EXERCISE ▸ Print the lines that run from the line with "common name: bird" to the line with "common name: yucatán brown brocket", keeping both end lines, exactly as they appear in the entries below, and nothing else.

MATERIAL SHOWN ▸
# # # # # # #

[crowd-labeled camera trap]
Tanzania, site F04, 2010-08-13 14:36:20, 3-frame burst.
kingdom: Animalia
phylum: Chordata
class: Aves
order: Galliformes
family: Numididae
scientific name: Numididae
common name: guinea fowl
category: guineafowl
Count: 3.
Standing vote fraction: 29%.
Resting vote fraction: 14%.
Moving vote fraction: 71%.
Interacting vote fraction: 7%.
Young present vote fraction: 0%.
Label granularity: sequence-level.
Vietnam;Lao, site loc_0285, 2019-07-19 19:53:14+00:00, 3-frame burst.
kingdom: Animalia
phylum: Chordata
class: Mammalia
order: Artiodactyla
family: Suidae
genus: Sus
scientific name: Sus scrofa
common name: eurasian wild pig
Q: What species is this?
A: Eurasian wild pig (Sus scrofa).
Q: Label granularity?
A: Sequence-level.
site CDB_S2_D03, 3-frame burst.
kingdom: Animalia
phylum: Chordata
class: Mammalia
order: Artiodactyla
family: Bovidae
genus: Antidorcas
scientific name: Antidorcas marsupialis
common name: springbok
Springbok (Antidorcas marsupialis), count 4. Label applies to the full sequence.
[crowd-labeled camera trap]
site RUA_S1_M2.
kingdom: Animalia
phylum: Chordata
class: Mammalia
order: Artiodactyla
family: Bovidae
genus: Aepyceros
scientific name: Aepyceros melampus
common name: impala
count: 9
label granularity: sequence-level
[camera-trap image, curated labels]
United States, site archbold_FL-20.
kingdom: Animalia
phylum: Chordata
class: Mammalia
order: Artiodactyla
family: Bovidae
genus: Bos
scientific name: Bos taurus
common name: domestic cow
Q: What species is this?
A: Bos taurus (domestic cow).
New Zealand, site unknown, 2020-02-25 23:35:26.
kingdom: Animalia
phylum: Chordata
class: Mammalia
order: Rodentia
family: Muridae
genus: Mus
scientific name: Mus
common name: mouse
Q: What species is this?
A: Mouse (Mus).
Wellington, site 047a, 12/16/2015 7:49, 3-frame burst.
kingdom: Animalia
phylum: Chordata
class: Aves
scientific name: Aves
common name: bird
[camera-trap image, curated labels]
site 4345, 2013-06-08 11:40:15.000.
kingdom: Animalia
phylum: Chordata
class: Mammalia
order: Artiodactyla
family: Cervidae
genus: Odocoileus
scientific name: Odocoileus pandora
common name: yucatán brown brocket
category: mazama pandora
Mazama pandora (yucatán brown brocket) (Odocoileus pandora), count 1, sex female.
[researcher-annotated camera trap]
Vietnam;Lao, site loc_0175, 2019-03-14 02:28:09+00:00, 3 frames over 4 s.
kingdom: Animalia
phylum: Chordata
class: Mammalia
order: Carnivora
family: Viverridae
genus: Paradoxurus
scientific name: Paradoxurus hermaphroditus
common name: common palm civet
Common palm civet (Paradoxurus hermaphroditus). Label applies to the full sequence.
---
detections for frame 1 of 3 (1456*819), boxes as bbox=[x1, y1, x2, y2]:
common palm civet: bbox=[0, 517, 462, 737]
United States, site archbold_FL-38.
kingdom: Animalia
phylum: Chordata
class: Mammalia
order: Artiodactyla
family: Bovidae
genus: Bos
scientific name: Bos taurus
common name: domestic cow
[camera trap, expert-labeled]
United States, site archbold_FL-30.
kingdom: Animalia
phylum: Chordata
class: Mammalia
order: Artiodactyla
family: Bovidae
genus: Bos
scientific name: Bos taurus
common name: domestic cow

# # # # # # #

TASK ANSWER ▸
common name: bird
[camera-trap image, curated labels]
site 4345, 2013-06-08 11:40:15.000.
kingdom: Animalia
phylum: Chordata
class: Mammalia
order: Artiodactyla
family: Cervidae
genus: Odocoileus
scientific name: Odocoileus pandora
common name: yucatán brown brocket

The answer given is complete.